• Assigned task
Copy word for word the part of the entries that opens with the line containing "Which category has the largest Iron" and closes with the line containing "In the 'Penta-3 by educational levels' chart, how", leaving out the pictures.

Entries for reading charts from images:
+++

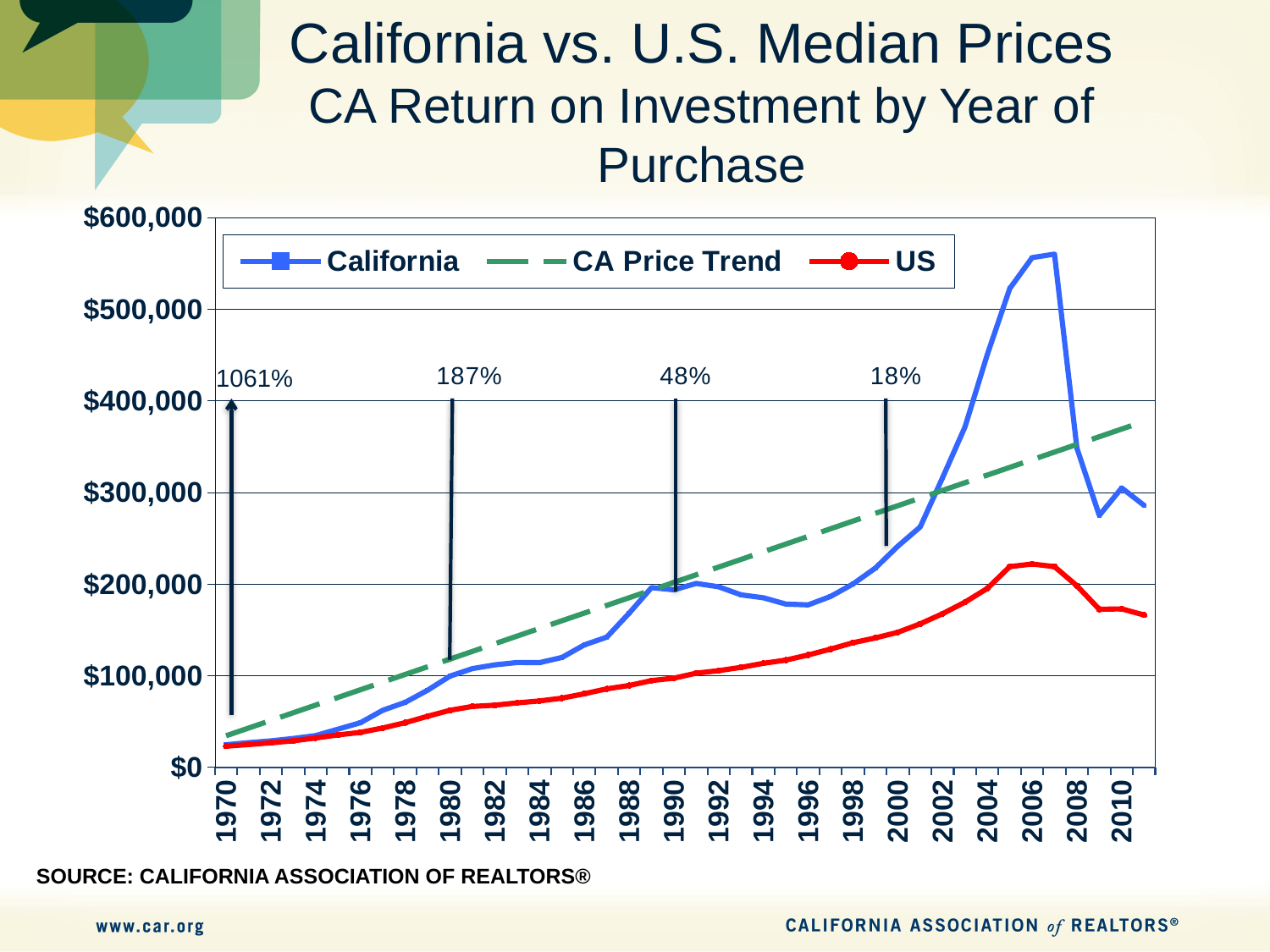
Is the US median price in 2006 greater or less than $300,000? less What kind of chart is shown on the slide? line chart What is the CA return on investment shown for a purchase in 1970? 1061% How many series does the legend list? 3 What is the CA return on investment shown for a purchase in 1990? 48% What are the three series listed in the legend? California, CA Price Trend, US Is the California median price in 2006 greater or less than $500,000? greater What is the CA return on investment shown for a purchase in 2000? 18% What is the CA return on investment shown for a purchase in 1980? 187% Does the US median price line generally rise or fall from 1970 to 2006? rise Which series reaches the highest value on the chart? California In 2006, which is higher, the California median price or the US median price? California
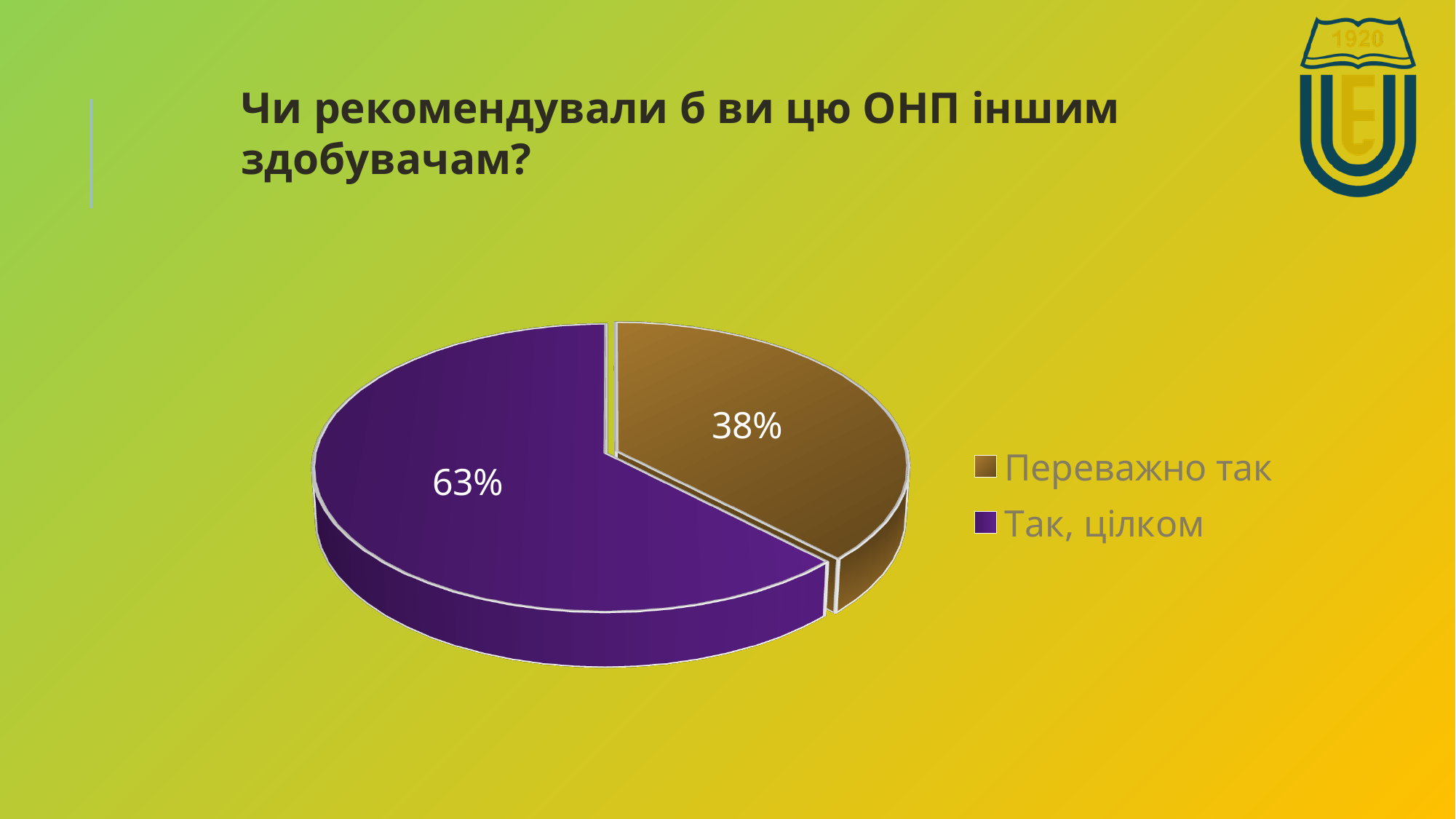
What kind of chart is shown on the slide? Pie chart What is the title of the chart on the slide? Чи рекомендували б ви цю ОНП іншим здобувачам? Which category has the largest slice of the pie? Так, цілком How many categories are shown in the pie chart? 2 What share of the pie does "Переважно так" take? 38% What share of the pie does "Так, цілком" take? 63% Which category has the smallest slice of the pie? Переважно так What colour is the slice for "Так, цілком"? Purple Which is larger: the slice for "Так, цілком" or the slice for "Переважно так"? Так, цілком What is the difference in percentage points between "Так, цілком" and "Переважно так"? 25 How many entries does the legend list? 2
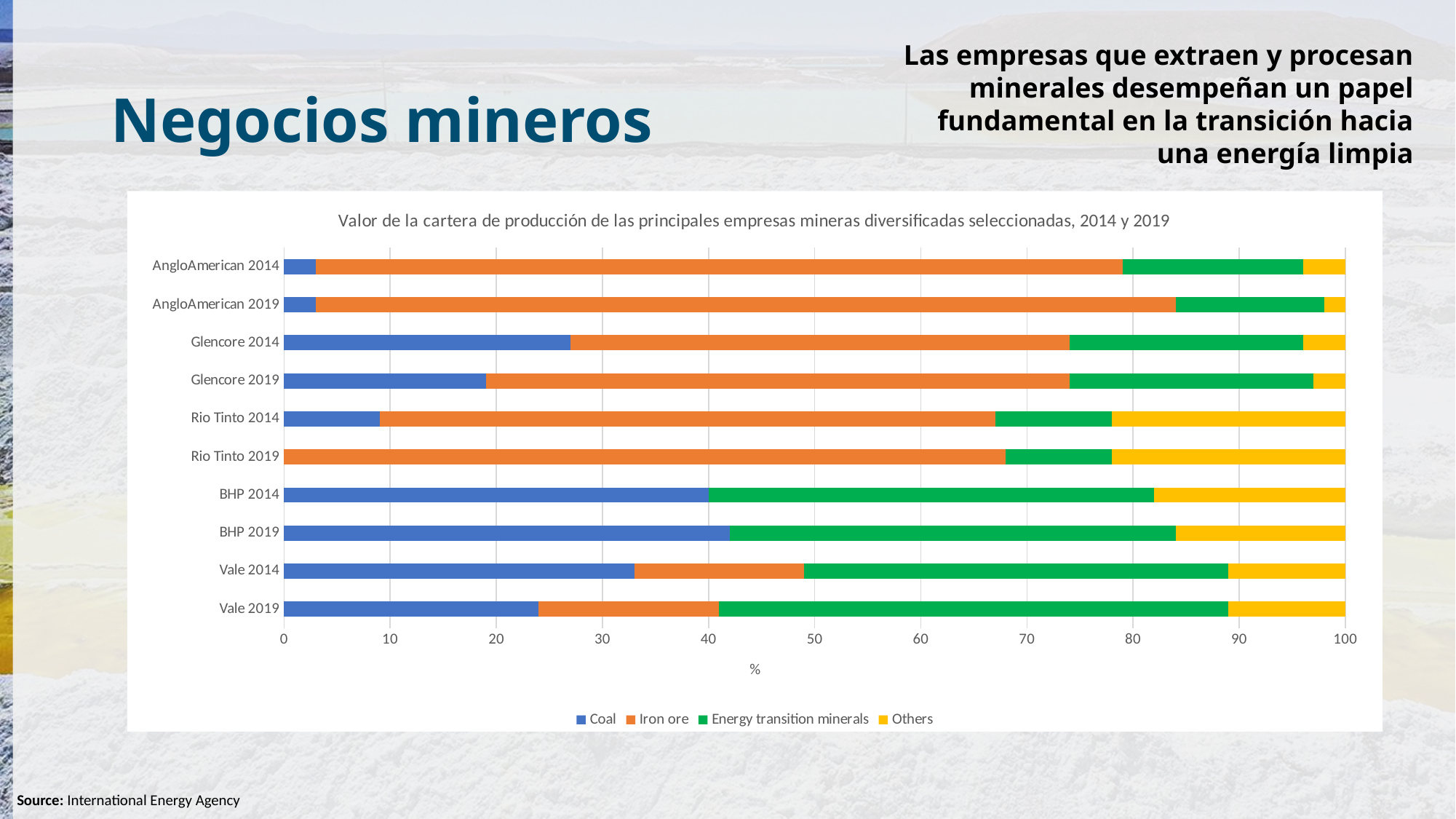
Which category has the largest Iron ore segment? AngloAmerican 2019 What unit is shown on the horizontal axis of the chart? % What kind of chart is shown on the slide? Stacked bar chart Is the Coal value for BHP 2014 greater or less than 30? greater How many series does the chart legend list? 4 Which has the larger Coal segment, Glencore 2014 or Glencore 2019? Glencore 2014 What are the four series listed in the chart legend? Coal, Iron ore, Energy transition minerals, Others Is the Coal value for Glencore 2014 greater or less than 20? greater Which has the larger Coal segment, BHP 2014 or Vale 2014? BHP 2014 How many company-year categories are plotted on the chart? 10 Is the Coal value for AngloAmerican 2019 greater or less than 10? less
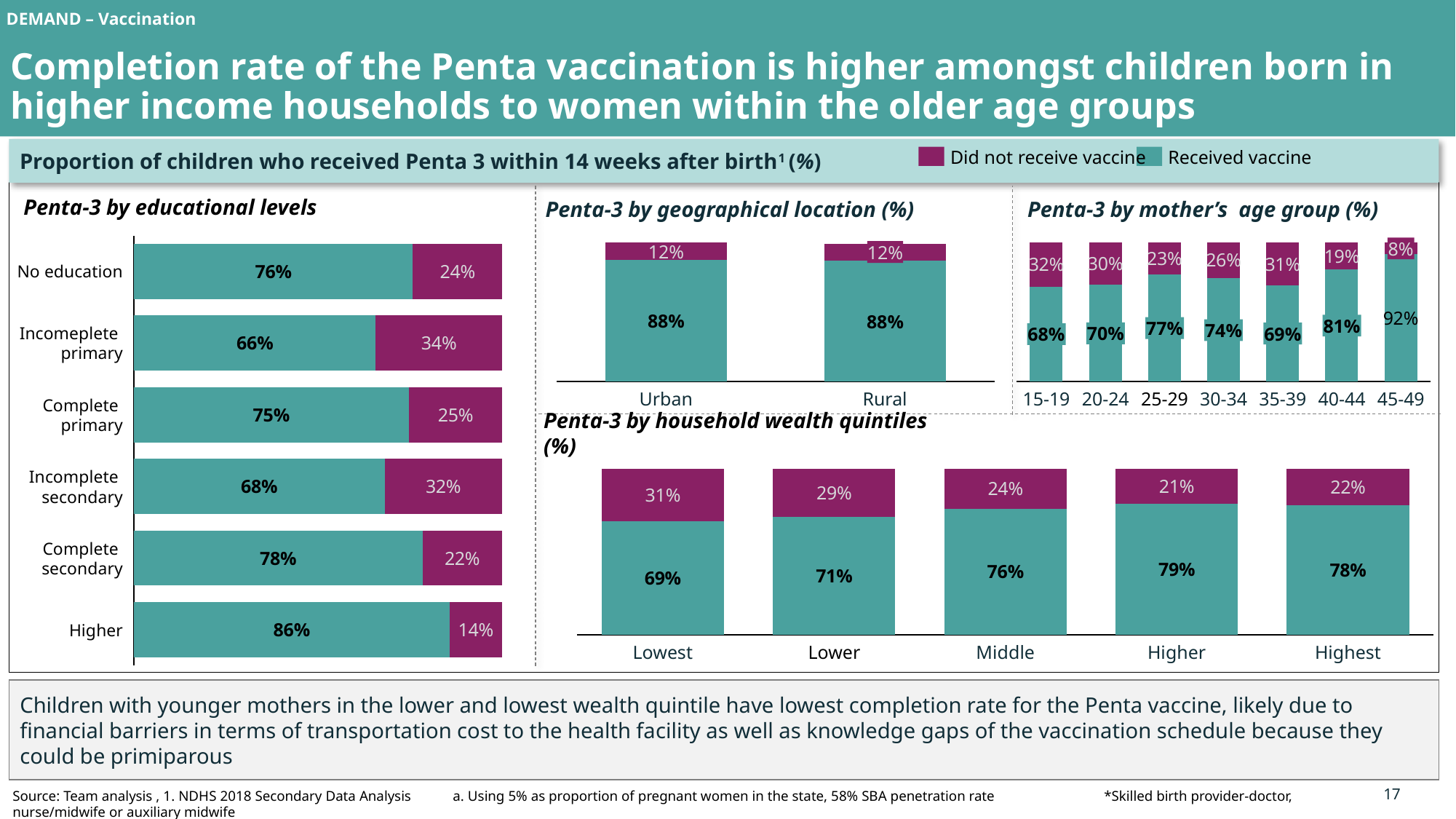
In the 'Penta-3 by educational levels' chart, how many educational level categories are shown? 6 In the 'Penta-3 by geographical location' chart, what is the 'Received vaccine' value for Rural? 88% In the 'Penta-3 by geographical location' chart, what is the difference between the Urban and Rural 'Received vaccine' values? 0 percentage points In the 'Penta-3 by household wealth quintiles' chart, what is the difference in 'Received vaccine' share between the Highest and Lowest quintiles? 9 percentage points In the 'Penta-3 by mother's age group' chart, which age group has the highest 'Received vaccine' share? 45-49 How many series does the legend list? 2 In the 'Penta-3 by mother's age group' chart, how many age groups are shown? 7 In the 'Penta-3 by educational levels' chart, what percentage of children of mothers with higher education received the vaccine? 86% In the 'Penta-3 by educational levels' chart, what is the 'Did not receive vaccine' value for Incomplete secondary? 32% In the 'Penta-3 by household wealth quintiles' chart, which quintile has the highest 'Received vaccine' share? Higher In the 'Penta-3 by mother's age group' chart, what is the 'Did not receive vaccine' value for the 15-19 age group? 32% In the 'Penta-3 by educational levels' chart, which educational level has the lowest 'Received vaccine' share? Incomplete primary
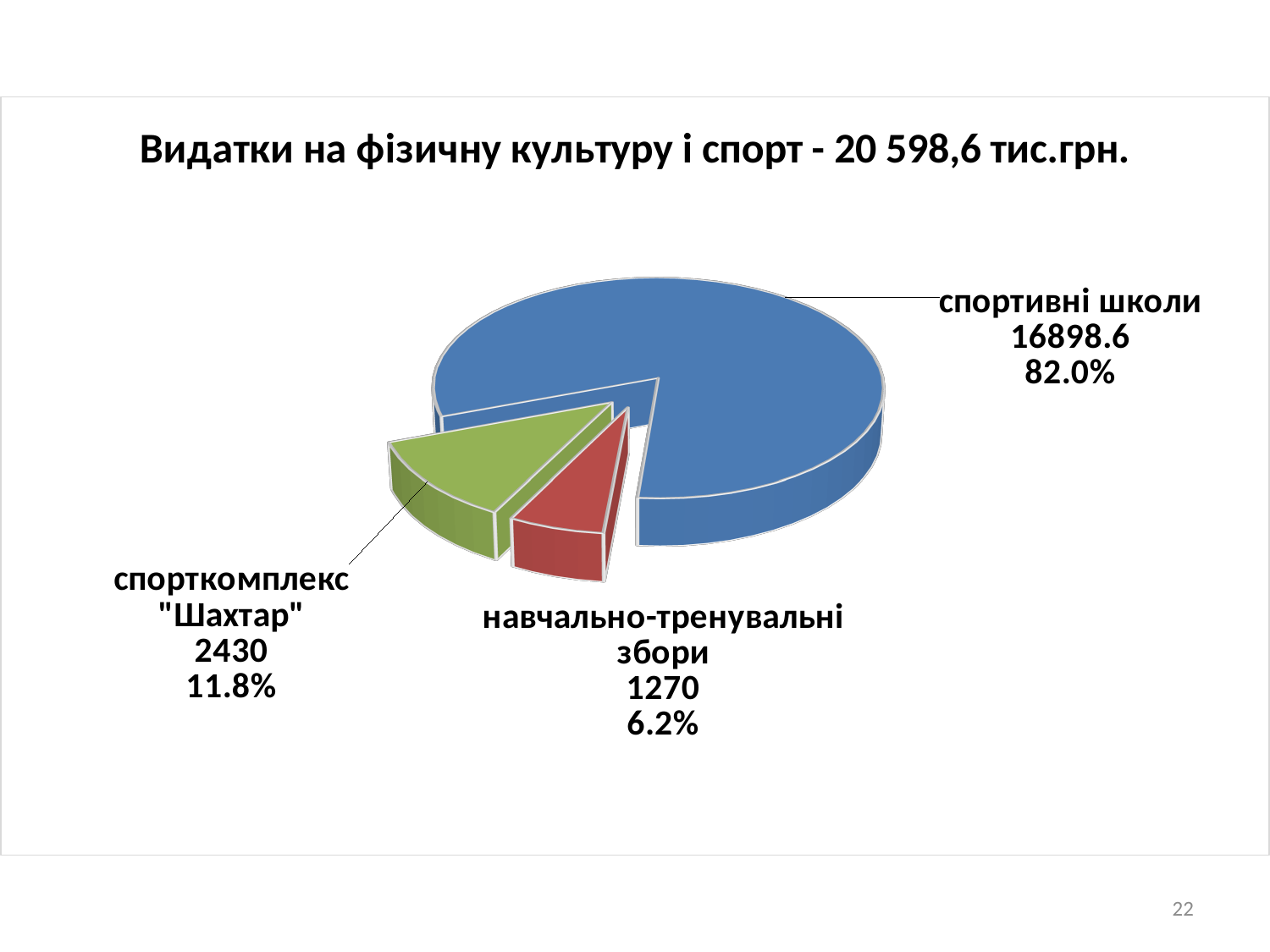
What is the title of the chart? Видатки на фізичну культуру і спорт - 20 598,6 тис.грн. What is the value for спорткомплекс "Шахтар"? 2430 What type of chart is shown on the slide? pie chart What is the value for навчально-тренувальні збори? 1270 What share of the pie does спорткомплекс "Шахтар" represent? 11.8% Which category has the largest slice? спортивні школи What is the value for спортивні школи? 16898.6 What share of the pie does навчально-тренувальні збори represent? 6.2% What is the difference between the values for спорткомплекс "Шахтар" and навчально-тренувальні збори? 1160 Which category has the smallest slice? навчально-тренувальні збори What share of the pie does спортивні школи represent? 82.0% How many slices does the pie chart have? 3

+++

• Solution for this exercise
Which category has the largest Iron ore segment? AngloAmerican 2019 What unit is shown on the horizontal axis of the chart? % What kind of chart is shown on the slide? Stacked bar chart Is the Coal value for BHP 2014 greater or less than 30? greater How many series does the chart legend list? 4 Which has the larger Coal segment, Glencore 2014 or Glencore 2019? Glencore 2014 What are the four series listed in the chart legend? Coal, Iron ore, Energy transition minerals, Others Is the Coal value for Glencore 2014 greater or less than 20? greater Which has the larger Coal segment, BHP 2014 or Vale 2014? BHP 2014 How many company-year categories are plotted on the chart? 10 Is the Coal value for AngloAmerican 2019 greater or less than 10? less
In the 'Penta-3 by educational levels' chart, how many educational level categories are shown? 6 In the 'Penta-3 by geographical location' chart, what is the 'Received vaccine' value for Rural? 88% In the 'Penta-3 by geographical location' chart, what is the difference between the Urban and Rural 'Received vaccine' values? 0 percentage points In the 'Penta-3 by household wealth quintiles' chart, what is the difference in 'Received vaccine' share between the Highest and Lowest quintiles? 9 percentage points In the 'Penta-3 by mother's age group' chart, which age group has the highest 'Received vaccine' share? 45-49 How many series does the legend list? 2 In the 'Penta-3 by mother's age group' chart, how many age groups are shown? 7 In the 'Penta-3 by educational levels' chart, what percentage of children of mothers with higher education received the vaccine? 86% In the 'Penta-3 by educational levels' chart, what is the 'Did not receive vaccine' value for Incomplete secondary? 32% In the 'Penta-3 by household wealth quintiles' chart, which quintile has the highest 'Received vaccine' share? Higher In the 'Penta-3 by mother's age group' chart, what is the 'Did not receive vaccine' value for the 15-19 age group? 32% In the 'Penta-3 by educational levels' chart, which educational level has the lowest 'Received vaccine' share? Incomplete primary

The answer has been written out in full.